Het betoog slaagt niet.
14.4. Op de vraag of er andere geschikte(re) alternatieve locaties zijn voor de ontwikkeling, zoals sommige appellanten menen, zal de Afdeling hierna ingaan.
Alternatieve locaties
14.5. [appellant sub 1], [appellant sub 3] en anderen, [appellant sub 4] en anderen, en [appellant sub 6] kunnen zich er niet in vinden dat het plangebied is uitgekozen als plek voor de voorziene woningbouw. Volgens hen zijn er voldoende alternatieve locaties die ook geschikt zijn voor woningen.

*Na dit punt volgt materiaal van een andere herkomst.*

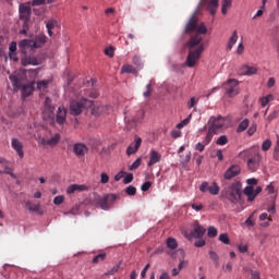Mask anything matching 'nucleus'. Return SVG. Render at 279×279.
<instances>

Ook bezien vanuit het provinciale kader (de provinciale verordening en beleid) en gemeentelijk beleid, liggen de alternatieve locaties meer voor de hand. Uit dat gemeentelijk beleid blijkt namelijk, in het bijzonder uit de Ruimtelijke Toekomstvisie Voorst van november 2017 en de Woonvisie Aantrekkelijk Voorst 2025 van maart 2017, dat wordt ingezet op verdichting in de kernen. In de Woonvisie is de verwachting uitgesproken dat het uitbreidingsgebied De Schaker de laatste uitleglocatie is, waaruit kan worden afgeleid dat geen woningbouw meer wordt mogelijk gemaakt buiten de kern Twello. Volgens appellanten zijn er voldoende inbreidingslocaties aanwezig om aan het gemeentelijk beleid te voldoen. Verder leidt woningbouw op die locaties er niet dan wel minder toe dat afbreuk wordt gedaan aan de cultuurhistorische waarden in het gebied, in het bijzonder de landgoederenzone. Appellanten noemen concreet de volgende locaties:
1) het bedrijventerrein tussen de Nijverheidsstraat en de Molendwarsstraat;
2) het niet-vitale en deels leegstaande bedrijventerrein aan de Oude Rijksstraatweg;
3) de gronden bij de wijk Holthuis;
4) de locatie bij de Vermeersweg;
5) de locatie "Zuiderlaan";
6) de locatie "Beersen".
Ter onderbouwing van hun standpunt wijzen [appellant sub 3] en anderen en [appellant sub 4] en anderen ook hier op de contra-expertise van H+N+S Landschapsarchitecten en de latere memo.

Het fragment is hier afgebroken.